The river has plenty of water, the fields down the way are dry and parched and the local economy could really use the project. But building an irrigation canal the 6 miles through the Haitian countryside I was now looking at would be a serious engineering victory if it ever happened. We started by measuring the flow of the river. Then I sent the boys surveying down the valley to get a feel for the lay of the land.

I fell back and started snapping photos. I went climbing up a bluff to get a better view when I saw these 3 naked little boys leave the river and follow me. The bluff was at least 200 feet above the river, accessed by a steep, slippery trail. The smallest boy could barely make it up the trail, lets call him Johnny. He looked to be about 3 years old but was probably 5 or 6 with malnutrition figured in. He finally made it up to the top of the bluff where I’d snapped a photo of his friends.

When I started back down the trail to the river, little Johnny followed too.
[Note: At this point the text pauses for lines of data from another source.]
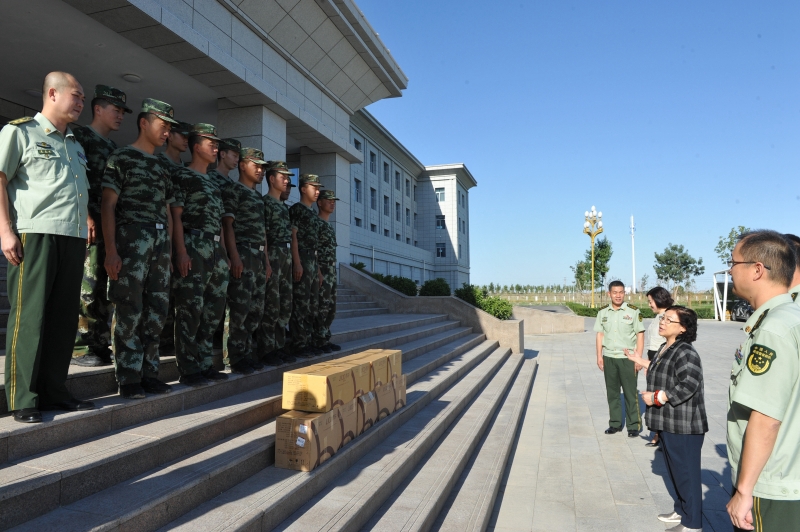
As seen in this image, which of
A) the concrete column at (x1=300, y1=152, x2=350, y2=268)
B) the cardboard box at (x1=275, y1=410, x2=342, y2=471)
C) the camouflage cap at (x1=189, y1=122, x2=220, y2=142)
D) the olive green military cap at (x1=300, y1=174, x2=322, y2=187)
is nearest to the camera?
the cardboard box at (x1=275, y1=410, x2=342, y2=471)

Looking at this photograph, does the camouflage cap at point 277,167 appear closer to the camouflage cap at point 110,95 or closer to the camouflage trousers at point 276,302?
the camouflage trousers at point 276,302

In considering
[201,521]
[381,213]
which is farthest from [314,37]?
[381,213]

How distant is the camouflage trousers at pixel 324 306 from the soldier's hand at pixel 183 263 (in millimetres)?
2272

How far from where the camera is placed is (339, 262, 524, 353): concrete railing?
1295cm

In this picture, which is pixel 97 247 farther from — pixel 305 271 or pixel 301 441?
pixel 305 271

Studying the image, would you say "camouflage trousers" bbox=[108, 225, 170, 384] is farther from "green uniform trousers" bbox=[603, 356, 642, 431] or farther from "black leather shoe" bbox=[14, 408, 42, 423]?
"green uniform trousers" bbox=[603, 356, 642, 431]

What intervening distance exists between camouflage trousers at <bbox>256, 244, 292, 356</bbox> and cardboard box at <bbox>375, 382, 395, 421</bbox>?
1.23 m

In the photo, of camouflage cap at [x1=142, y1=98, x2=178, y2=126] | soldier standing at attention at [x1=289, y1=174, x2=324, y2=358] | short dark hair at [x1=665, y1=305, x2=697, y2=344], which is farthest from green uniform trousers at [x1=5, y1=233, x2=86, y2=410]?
short dark hair at [x1=665, y1=305, x2=697, y2=344]

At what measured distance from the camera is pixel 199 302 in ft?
12.8

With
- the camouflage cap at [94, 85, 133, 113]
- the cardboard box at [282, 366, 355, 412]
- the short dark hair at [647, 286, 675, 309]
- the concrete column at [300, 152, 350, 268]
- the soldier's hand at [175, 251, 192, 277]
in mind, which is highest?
the concrete column at [300, 152, 350, 268]

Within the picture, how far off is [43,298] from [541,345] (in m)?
15.8

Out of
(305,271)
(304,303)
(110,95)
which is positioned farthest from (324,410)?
(110,95)

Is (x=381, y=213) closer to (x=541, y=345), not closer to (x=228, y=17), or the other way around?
(x=541, y=345)

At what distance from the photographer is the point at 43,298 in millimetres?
2746
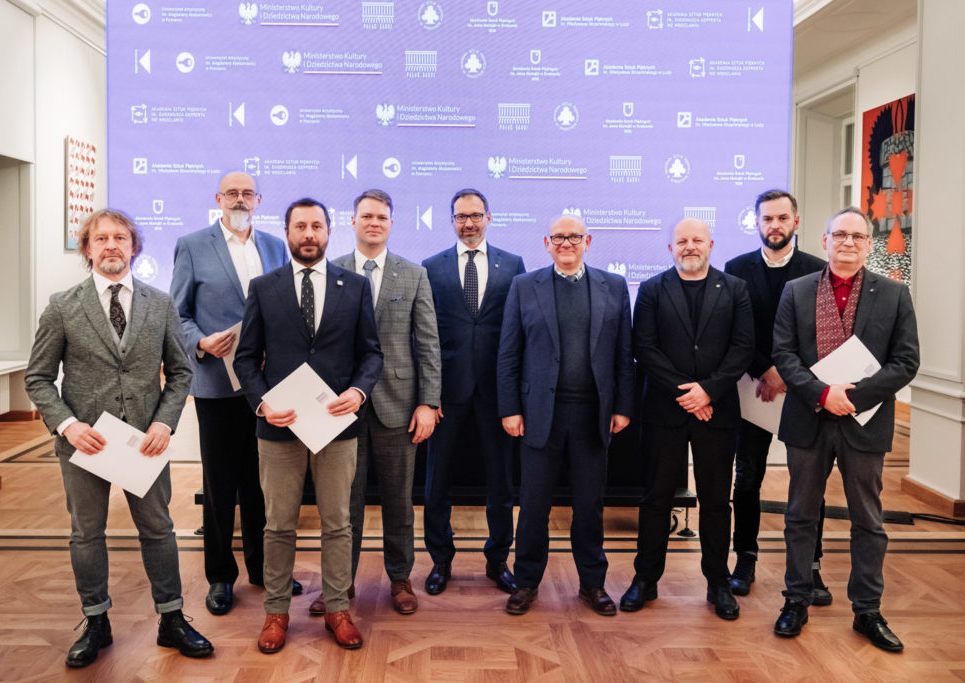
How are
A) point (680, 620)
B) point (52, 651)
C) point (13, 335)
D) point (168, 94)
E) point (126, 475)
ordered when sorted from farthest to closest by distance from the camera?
point (13, 335) < point (168, 94) < point (680, 620) < point (52, 651) < point (126, 475)

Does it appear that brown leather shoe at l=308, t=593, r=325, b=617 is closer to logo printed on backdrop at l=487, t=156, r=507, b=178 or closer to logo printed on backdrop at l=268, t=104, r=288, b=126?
logo printed on backdrop at l=487, t=156, r=507, b=178

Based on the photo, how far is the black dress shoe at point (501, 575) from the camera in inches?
135

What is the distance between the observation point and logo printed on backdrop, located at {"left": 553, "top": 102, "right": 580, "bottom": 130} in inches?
182

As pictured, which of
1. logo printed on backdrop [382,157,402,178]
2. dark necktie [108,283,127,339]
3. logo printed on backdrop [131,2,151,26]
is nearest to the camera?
dark necktie [108,283,127,339]

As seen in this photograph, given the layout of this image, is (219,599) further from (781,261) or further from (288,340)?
(781,261)

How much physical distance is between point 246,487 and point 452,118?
2.48 meters

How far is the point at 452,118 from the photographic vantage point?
4.61 meters

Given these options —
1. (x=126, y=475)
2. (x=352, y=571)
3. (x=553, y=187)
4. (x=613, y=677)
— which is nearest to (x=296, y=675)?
(x=352, y=571)

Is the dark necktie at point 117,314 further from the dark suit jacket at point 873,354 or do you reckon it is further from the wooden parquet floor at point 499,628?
the dark suit jacket at point 873,354

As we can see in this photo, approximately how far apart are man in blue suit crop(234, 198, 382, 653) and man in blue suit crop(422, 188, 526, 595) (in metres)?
0.59

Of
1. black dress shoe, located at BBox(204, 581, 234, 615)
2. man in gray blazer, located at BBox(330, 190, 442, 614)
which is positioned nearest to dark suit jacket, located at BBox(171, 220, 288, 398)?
man in gray blazer, located at BBox(330, 190, 442, 614)

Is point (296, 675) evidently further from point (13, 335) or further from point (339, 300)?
point (13, 335)

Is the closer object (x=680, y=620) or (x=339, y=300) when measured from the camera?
(x=339, y=300)

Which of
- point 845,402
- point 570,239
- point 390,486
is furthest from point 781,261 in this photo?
point 390,486
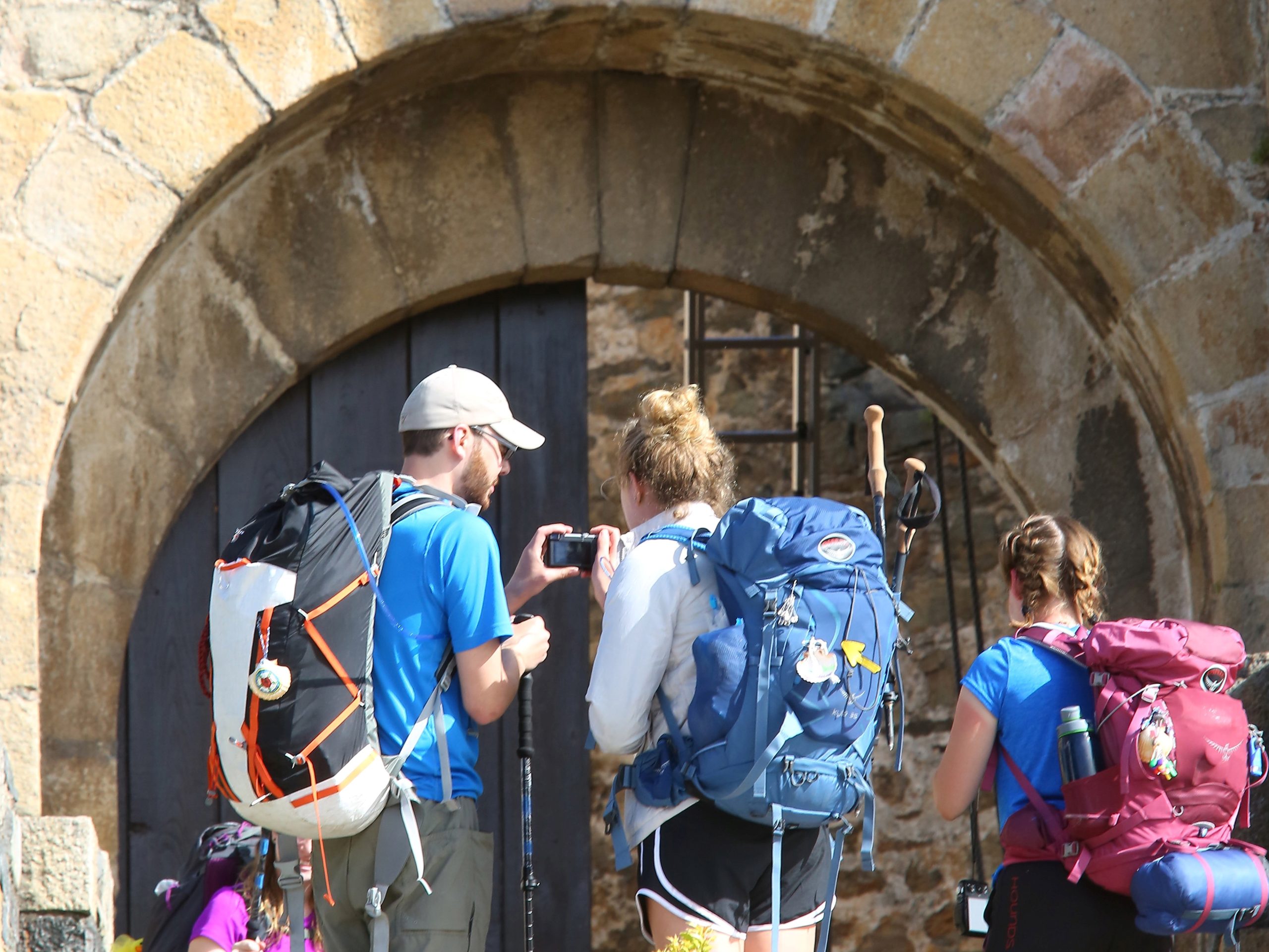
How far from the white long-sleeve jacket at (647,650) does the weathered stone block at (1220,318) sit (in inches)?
54.9

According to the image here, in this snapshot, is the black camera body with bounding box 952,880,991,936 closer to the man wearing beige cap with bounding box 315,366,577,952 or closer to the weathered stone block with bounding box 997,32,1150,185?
the man wearing beige cap with bounding box 315,366,577,952

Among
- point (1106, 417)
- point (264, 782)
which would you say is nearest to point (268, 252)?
point (264, 782)

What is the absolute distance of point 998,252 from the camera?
154 inches

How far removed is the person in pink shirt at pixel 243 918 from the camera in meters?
2.93

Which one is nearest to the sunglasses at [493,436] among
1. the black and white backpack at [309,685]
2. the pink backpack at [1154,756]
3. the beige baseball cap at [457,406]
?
the beige baseball cap at [457,406]

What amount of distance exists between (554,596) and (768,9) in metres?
1.54

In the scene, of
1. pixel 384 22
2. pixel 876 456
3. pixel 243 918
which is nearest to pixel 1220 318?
pixel 876 456

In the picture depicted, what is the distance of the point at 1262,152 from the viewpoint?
10.9 ft

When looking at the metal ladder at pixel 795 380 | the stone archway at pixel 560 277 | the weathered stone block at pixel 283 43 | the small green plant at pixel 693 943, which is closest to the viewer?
the small green plant at pixel 693 943

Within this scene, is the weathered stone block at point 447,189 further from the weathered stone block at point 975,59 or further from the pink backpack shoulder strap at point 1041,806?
the pink backpack shoulder strap at point 1041,806

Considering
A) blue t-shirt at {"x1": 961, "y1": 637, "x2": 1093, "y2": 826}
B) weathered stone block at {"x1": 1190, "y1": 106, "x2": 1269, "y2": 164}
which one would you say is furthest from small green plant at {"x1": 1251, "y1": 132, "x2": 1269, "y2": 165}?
blue t-shirt at {"x1": 961, "y1": 637, "x2": 1093, "y2": 826}

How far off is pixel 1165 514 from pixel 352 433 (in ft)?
6.67

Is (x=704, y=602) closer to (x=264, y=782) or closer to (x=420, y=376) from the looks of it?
(x=264, y=782)

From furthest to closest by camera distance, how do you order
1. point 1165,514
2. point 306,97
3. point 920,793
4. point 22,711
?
point 920,793 → point 1165,514 → point 306,97 → point 22,711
I was going a bit quicker than Johnny and he soon started to cry, and loud. I asked, why is he going back down, doesn’t he live up here? They said he only climbed the bluff to meet you. And he was now crying because I was going to fast for him. I was shocked. Usually the 3 year olds start crying and run away when they see a white guy. So I ran back up the trail and picked up little Johnny, who by the way is wearing nothing but a little necklace with a cross on it. The other kids erupted in laughter.

I took my little buddy to the bottom of the hill and put him on solid ground with not a peep from the little guy. I’m not sure if we’ll be able to solve the big engineering problems facing the irrigation project. But I feel like I won today in the eyes of little Johnny.


  1. Where there is a will... there is a way. Look at the drainage/irrigation ditches that were constructed back in the biblical days... in the middle of the desert regions. Engineering marvels... and probably "forced labor"... in which could be your biggest challenge - in light of your "lack of help" from the observing population in which actually benefit from your work. Good Luck. But like you said... the little eyes, acceptance - DEFINATELY WON! Sue L

  2. Hi Dave! Your blog really brightened my day and reminded me how there are more important things in life than the stupid little stuff. I'm really inspired by your work and I can't wait to get back out in the field to face my own set of crazy challenges. Best of luck with your work!! Hope our paths cross again soon, Megan

  3. Old Man,
    We all really enjoyed this one. My grandma got a big kick out of it. I sent a link to this blog to all the church ladies!
    Can't wait to get together with you when you get back to the states. See you soon.